## Information given
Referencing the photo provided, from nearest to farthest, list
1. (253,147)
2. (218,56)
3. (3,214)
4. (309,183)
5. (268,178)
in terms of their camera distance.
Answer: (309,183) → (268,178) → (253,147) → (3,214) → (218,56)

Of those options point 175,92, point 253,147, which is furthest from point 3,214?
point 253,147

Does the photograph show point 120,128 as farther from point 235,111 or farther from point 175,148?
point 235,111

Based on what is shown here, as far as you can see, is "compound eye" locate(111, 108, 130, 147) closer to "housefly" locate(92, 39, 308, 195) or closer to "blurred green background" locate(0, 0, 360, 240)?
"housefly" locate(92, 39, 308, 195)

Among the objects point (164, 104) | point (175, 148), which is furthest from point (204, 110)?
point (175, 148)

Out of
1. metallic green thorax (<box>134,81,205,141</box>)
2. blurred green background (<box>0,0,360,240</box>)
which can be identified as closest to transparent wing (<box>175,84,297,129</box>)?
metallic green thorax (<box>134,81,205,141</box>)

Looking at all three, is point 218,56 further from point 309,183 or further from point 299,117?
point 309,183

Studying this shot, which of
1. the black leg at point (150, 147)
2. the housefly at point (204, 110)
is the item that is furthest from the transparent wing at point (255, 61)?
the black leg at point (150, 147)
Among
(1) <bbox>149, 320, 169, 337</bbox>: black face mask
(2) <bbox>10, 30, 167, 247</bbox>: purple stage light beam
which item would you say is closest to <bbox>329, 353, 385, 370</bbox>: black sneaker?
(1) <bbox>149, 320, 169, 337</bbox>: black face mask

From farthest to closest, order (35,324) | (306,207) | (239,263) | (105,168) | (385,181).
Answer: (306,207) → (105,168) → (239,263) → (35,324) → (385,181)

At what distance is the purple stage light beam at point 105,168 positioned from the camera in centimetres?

...

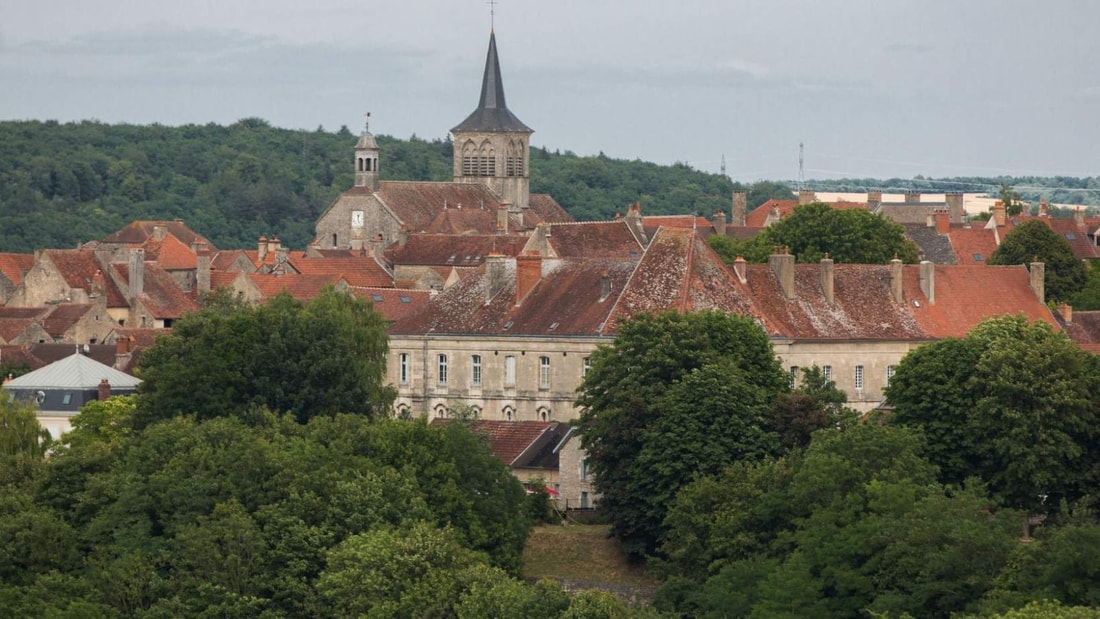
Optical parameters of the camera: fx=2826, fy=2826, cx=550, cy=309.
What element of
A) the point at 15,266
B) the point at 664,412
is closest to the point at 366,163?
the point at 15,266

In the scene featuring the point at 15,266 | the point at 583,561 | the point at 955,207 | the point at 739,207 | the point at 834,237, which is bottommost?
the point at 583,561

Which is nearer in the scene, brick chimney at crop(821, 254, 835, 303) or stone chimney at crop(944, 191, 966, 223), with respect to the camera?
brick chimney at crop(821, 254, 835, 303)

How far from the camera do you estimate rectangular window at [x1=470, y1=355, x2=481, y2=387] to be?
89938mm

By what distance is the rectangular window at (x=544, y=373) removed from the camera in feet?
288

## Exercise objective
Copy the material from the line that has "From farthest to" through the line that has "Answer: (306,207) →", and shift every coordinate in the answer up by 150.

## Complete output
From farthest to closest, order (35,324) | (306,207) | (239,263) | (105,168) | (385,181).
Answer: (456,357) → (255,318) → (389,413) → (185,474) → (535,331)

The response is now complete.